**Description of the task**. In the article on Arctic permafrost below, what is the fastest rate at which the team found the thaw slumps growing?

Situated around 800 km from the North Pole, Eureka is one of the coldest inhabited places in the world. With a mean annual air temperature of -19.7° C and polar night lasting from mid-October until the end of February, this Arctic weather station on Ellesmere Island has just a handful of residents. Now research shows that climate change is biting even here.

Ellesmere and Axel Heiberg Islands are the two most northerly islands in the Canadian high Arctic. Permafrost here is over half a kilometre thick and has a mean annual temperature of -16.5°C at its surface. It’s been this way for thousands of years; people assumed that the cold temperatures would keep permafrost in the region safe.

Wayne Pollard from McGill University, Canada, has monitored this permafrost since 1989, flying the same transect from the Eureka Weather Station by helicopter every summer. He scans the landscape beneath for the tell-tale features where permafrost thaw has made horseshoe-shaped “bites” known as retrogressive thaw slumps.

Combining this long-term record with high-resolution satellite imagery showed that high Arctic permafrost is not as stable as we thought.

Until 2003 Pollard generally spotted somewhere between 50 and 100 slump features every summer. Since then numbers have increased; on three occasions there have been over 200 slumps each year.

Pollard used GPS measurements and satellite imagery to measure the rate of headwall retreat for some of the more recent slumps, working with colleagues from McGill University and University of Alaska Fairbanks, US. These features are growing fast, the team found, at up to 26 m per year.

“These are dramatic landforms as they appear suddenly and grow quickly,” says Melissa Ward Jones of McGill University. “The land surface lowers as ground ice melts and releases large volumes of sediments that get displaced downslope and can enter water bodies and impact aquatic ecosystems. They also impact terrestrial ecosystems because often vegetation that grows after the disturbance is different.”

Comparing slump frequency with average July temperatures suggests that recent record summer warmth – with average air temperatures of 7 °C or more – has been a trigger. “The widespread increases [in slumps] we’ve seen in the last 16 years is likely attributed to increases in summer air temperatures,” says Ward Jones.

These exceptionally warm summers appear to have driven permafrost thaw despite average annual temperatures remaining fairly steady over time.

“I think we should approach these high Arctic observations as a warning sign to changes that will be experienced in southern areas, because an area we think of as being really cold and stable is undergoing rapid change,” says Ward Jones.

The team published the study in Environmental Research Letters (ERL).

[Items from a labeling collection]
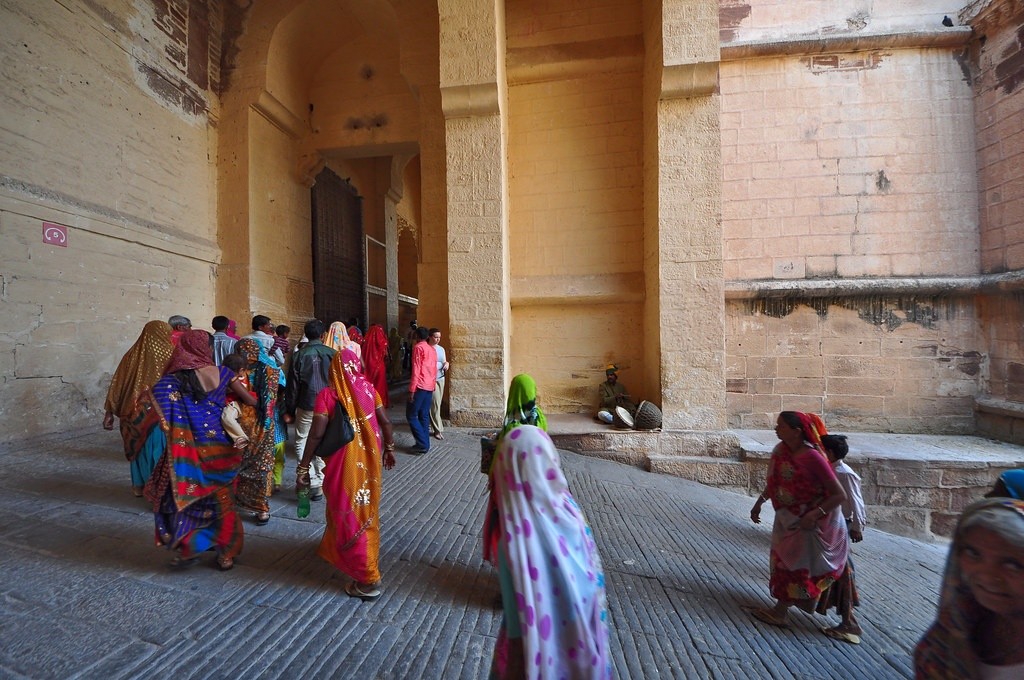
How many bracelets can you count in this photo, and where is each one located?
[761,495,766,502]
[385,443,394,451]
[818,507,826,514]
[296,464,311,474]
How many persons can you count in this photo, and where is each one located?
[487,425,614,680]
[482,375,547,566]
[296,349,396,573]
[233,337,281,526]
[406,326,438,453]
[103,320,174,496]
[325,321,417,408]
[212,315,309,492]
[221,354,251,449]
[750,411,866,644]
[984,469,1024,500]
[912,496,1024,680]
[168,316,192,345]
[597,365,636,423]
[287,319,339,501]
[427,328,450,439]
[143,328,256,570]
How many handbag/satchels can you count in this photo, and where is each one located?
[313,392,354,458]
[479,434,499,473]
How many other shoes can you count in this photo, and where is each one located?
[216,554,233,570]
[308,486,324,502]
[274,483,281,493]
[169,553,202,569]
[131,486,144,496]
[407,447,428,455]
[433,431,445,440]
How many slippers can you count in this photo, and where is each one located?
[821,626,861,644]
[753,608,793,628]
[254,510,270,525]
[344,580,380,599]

**Full output**. Up to 26 m per year.